TASK INSTRUCTIONS:
• a. In the weekly IP roundup, copy everything from "We started this" down to "matter any longer.", changing "petitioner" to "applicant".
• b. According to the weekly IP roundup, how many people had been arrested until 2012?

TEXT SECTION:
Content starts

We started this week with Mathews reporting on the stay granted by the IPAB on the Chennai Patent Office’s order revoking Pfizer’s patent in the drug Detrol (read our original post here). The IPAB reasons that the balance of convenience is very much in favour of the petitioner for granting the relief of stay and that Ranbaxy had adequate time to appear and argue the matter and that there was no need to delay the matter any longer.
Anubha then reported on what is the SpicyIP highlight of the week, the action by the Enforcement Directorate in slapping money laundering charges on two Indian firms for allegedly using the SAIL trademark on TMT bars which they were selling, without authorisation, which is an offence under the Trademarks Act. She goes on to analyse how until 2012 the number of people arrested was merely 22 and that in such an atmosphere, the action of the ED comes across as zealous.

Content ends

Items listed in a dataset:
Content starts

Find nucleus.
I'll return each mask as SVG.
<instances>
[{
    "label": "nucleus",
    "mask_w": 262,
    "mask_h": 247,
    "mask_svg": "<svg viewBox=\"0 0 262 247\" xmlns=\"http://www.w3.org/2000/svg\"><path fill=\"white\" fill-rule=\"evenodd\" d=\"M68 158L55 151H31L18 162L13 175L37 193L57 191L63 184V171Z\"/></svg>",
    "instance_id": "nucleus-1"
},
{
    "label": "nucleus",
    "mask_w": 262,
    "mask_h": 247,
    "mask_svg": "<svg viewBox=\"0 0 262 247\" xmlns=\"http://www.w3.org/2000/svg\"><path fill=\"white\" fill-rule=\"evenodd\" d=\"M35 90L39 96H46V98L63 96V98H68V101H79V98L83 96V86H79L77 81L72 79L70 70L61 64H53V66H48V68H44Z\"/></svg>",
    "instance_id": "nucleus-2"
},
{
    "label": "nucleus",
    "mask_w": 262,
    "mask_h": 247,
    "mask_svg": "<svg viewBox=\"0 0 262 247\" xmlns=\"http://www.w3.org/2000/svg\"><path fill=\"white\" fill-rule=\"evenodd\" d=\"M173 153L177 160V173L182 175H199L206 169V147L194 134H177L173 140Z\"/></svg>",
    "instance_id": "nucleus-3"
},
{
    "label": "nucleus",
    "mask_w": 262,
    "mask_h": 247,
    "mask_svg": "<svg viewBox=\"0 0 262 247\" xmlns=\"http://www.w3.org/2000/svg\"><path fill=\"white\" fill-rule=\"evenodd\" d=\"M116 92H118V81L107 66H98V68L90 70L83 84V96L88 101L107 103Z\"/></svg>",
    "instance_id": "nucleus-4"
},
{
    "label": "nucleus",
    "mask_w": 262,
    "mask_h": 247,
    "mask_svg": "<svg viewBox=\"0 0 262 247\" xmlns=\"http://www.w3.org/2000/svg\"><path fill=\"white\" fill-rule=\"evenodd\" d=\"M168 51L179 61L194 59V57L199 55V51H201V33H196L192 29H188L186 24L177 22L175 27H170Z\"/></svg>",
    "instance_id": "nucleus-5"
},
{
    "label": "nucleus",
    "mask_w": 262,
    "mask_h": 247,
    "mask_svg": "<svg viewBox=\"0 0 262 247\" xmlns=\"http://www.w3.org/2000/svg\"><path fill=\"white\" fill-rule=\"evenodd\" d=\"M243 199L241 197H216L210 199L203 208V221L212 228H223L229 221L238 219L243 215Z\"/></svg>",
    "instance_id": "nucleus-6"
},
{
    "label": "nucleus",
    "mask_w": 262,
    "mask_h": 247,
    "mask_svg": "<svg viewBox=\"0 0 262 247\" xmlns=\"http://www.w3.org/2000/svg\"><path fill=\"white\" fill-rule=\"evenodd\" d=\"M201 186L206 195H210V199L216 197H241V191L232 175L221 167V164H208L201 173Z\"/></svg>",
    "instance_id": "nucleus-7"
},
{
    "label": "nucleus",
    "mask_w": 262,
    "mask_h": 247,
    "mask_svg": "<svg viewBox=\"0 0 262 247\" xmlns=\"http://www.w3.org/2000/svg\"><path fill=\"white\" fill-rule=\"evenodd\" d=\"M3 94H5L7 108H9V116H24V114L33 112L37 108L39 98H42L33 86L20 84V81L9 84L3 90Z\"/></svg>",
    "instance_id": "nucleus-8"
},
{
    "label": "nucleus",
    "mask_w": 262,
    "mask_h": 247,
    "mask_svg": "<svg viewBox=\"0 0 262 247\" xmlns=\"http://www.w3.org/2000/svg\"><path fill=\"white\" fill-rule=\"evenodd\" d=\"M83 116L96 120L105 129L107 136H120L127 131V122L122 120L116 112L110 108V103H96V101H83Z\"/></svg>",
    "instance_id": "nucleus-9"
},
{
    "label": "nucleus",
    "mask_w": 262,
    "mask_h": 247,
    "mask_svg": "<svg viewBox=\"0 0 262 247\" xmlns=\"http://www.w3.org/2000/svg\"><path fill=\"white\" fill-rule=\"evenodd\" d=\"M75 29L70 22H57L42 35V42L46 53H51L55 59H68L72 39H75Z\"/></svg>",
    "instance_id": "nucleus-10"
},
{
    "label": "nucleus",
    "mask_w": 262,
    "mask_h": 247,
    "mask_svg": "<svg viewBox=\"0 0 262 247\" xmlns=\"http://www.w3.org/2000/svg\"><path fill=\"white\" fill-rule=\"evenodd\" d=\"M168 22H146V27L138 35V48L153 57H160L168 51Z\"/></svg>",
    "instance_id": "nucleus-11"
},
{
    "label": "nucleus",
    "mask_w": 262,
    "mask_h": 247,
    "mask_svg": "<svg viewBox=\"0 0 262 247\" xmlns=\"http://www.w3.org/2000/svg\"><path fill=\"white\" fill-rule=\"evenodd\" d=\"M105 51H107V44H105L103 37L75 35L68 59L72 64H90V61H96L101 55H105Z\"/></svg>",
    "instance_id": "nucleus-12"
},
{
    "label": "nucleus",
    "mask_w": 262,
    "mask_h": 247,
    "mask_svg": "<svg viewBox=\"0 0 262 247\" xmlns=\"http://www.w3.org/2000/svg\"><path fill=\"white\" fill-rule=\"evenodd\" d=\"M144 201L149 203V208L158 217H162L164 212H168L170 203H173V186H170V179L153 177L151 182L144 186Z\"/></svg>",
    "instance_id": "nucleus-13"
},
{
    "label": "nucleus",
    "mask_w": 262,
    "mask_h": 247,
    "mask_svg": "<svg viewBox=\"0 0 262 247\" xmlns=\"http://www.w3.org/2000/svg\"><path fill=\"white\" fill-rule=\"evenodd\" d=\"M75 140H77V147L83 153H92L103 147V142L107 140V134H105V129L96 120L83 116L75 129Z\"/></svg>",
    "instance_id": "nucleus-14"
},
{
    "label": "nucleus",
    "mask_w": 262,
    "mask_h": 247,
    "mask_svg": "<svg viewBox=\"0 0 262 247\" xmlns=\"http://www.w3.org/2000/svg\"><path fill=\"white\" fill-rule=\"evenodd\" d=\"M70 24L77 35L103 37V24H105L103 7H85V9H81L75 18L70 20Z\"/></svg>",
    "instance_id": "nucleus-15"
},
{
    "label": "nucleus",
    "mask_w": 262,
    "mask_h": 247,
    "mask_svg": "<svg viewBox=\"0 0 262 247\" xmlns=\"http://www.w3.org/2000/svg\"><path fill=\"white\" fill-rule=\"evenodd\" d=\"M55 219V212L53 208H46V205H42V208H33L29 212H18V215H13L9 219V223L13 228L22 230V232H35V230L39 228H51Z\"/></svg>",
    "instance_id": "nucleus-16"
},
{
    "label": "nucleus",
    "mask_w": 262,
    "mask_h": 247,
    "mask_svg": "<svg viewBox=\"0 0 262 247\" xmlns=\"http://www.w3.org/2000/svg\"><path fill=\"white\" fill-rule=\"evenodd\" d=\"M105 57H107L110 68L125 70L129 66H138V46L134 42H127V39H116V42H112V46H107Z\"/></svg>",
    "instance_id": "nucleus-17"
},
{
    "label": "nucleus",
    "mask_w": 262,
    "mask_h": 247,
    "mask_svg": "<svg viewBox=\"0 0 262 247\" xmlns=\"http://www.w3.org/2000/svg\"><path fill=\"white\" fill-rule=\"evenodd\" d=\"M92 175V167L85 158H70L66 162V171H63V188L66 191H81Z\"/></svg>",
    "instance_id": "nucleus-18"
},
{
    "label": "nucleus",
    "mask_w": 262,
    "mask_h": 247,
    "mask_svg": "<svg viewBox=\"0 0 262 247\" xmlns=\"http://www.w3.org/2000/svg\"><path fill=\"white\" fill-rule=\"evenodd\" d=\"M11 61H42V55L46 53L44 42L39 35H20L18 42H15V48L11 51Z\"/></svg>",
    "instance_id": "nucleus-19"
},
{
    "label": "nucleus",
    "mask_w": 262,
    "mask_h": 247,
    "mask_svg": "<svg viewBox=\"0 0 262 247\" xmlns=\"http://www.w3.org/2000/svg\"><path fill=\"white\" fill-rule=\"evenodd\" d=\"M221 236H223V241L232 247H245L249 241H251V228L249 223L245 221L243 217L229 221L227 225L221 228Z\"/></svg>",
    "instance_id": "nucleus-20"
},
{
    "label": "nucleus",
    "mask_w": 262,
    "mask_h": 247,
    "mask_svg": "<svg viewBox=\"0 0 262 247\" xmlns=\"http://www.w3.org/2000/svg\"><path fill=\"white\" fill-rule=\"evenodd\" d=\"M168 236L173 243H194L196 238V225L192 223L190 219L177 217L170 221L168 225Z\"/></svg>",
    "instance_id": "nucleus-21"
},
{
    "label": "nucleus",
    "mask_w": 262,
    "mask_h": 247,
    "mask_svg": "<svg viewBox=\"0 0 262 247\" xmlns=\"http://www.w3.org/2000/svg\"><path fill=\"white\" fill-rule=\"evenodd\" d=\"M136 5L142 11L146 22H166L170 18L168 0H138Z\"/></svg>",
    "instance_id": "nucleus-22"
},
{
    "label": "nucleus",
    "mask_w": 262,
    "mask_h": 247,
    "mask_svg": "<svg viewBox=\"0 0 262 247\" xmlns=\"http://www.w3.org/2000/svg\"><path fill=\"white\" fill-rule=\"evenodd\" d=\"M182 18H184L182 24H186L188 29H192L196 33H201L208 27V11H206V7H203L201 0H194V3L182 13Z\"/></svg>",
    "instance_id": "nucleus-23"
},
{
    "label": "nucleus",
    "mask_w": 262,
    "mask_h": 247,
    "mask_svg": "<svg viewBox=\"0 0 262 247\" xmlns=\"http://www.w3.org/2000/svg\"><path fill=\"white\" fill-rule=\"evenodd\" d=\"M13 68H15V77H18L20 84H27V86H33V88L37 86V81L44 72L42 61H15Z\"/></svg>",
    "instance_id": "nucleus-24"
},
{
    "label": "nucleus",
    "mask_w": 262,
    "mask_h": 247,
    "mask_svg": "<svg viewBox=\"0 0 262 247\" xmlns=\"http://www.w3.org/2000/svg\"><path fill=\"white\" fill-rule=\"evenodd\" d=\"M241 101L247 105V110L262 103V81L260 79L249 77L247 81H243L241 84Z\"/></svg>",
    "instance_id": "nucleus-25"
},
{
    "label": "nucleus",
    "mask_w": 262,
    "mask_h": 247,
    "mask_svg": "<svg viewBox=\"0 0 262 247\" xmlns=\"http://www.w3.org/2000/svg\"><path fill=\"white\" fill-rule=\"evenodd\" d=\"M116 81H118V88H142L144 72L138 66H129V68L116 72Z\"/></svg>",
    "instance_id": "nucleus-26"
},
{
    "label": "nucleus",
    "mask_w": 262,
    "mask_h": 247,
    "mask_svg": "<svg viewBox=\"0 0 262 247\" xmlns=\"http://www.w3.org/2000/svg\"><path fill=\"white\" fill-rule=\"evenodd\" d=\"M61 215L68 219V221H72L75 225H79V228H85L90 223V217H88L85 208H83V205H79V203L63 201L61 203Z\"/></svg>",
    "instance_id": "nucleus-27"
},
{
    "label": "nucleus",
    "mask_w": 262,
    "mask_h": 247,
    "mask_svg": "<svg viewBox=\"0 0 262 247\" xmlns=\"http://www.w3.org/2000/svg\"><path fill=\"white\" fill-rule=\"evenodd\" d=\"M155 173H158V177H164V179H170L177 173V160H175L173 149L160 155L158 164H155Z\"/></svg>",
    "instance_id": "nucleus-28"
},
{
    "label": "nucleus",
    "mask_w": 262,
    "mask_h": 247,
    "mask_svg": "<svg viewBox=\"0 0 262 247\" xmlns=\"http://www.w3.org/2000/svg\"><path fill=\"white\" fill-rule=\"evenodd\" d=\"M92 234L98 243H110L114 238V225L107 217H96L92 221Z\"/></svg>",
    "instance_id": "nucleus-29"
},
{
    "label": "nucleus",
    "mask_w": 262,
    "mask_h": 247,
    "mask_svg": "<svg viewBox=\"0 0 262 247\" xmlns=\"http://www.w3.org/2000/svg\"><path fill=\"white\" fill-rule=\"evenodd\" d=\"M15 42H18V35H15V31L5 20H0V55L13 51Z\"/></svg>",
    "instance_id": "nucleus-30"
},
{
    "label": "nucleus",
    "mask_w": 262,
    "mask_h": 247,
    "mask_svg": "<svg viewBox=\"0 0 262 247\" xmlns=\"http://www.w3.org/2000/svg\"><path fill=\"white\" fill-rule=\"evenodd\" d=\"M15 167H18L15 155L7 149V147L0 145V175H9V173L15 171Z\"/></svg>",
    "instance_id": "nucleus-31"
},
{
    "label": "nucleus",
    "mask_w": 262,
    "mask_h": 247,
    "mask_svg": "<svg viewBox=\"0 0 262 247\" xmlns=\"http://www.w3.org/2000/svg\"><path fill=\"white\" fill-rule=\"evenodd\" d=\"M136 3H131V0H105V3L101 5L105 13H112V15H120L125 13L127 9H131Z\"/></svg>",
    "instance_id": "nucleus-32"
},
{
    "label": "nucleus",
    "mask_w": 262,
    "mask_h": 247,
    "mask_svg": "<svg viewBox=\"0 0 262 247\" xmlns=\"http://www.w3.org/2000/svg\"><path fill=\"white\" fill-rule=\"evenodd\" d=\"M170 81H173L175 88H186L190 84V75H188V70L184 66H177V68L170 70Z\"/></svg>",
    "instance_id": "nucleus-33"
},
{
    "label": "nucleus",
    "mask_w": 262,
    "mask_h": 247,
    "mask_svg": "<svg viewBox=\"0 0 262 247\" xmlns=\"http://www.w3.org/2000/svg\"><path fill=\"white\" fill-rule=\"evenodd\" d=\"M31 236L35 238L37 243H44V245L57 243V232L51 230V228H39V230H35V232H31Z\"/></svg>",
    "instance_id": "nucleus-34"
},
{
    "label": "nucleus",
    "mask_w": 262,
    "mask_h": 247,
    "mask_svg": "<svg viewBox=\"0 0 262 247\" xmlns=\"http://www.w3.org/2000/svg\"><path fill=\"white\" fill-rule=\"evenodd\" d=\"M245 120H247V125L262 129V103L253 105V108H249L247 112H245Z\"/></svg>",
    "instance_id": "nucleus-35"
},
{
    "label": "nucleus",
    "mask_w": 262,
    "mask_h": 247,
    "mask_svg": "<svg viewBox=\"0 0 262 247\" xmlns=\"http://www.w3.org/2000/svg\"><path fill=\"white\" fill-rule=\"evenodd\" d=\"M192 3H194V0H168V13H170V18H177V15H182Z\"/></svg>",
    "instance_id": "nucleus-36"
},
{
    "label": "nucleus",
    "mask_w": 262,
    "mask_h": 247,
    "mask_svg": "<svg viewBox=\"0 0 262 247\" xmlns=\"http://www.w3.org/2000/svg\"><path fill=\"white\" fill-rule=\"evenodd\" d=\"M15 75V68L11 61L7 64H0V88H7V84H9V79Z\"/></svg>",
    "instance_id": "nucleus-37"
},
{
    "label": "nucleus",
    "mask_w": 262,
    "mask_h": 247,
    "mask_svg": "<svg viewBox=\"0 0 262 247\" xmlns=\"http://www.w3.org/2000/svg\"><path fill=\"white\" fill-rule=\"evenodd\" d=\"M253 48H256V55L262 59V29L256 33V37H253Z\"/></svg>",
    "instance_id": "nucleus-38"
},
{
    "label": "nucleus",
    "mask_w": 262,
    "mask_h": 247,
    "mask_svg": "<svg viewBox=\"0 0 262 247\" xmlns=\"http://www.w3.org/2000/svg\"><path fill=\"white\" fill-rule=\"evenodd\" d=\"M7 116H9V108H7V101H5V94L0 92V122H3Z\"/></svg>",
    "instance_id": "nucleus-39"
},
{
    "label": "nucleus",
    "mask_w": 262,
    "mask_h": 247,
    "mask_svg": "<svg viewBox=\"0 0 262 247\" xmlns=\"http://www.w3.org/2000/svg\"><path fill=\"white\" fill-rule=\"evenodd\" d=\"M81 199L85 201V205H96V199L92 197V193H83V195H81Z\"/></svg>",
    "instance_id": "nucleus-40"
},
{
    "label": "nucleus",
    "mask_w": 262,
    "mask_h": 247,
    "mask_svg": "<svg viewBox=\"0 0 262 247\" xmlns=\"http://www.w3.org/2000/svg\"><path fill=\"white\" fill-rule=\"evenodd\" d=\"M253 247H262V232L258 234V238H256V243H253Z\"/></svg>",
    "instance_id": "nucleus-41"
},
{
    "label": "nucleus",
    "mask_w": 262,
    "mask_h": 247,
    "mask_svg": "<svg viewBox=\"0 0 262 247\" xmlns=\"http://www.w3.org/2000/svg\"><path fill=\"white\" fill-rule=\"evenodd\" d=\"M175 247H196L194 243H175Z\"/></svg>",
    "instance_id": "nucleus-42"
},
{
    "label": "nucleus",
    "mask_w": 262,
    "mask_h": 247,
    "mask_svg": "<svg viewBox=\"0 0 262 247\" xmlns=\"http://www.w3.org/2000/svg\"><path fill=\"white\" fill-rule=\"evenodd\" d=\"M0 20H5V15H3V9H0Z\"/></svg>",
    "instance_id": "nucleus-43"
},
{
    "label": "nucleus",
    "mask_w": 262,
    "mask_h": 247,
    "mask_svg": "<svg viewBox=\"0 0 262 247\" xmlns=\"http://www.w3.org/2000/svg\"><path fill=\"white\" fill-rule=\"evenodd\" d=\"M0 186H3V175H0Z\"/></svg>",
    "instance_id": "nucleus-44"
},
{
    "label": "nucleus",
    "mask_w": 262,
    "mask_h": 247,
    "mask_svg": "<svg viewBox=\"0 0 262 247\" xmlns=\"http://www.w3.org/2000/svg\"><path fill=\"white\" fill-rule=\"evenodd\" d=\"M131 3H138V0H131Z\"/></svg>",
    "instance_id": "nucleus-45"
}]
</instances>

Content ends

SOLUTIONS TO THE PROBLEMS:
• a.
We started this week with Mathews reporting on the stay granted by the IPAB on the Chennai Patent Office’s order revoking Pfizer’s patent in the drug Detrol (read our original post here). The IPAB reasons that the balance of convenience is very much in favour of the applicant for granting the relief of stay and that Ranbaxy had adequate time to appear and argue the matter and that there was no need to delay the matter any longer.

• b. Merely 22.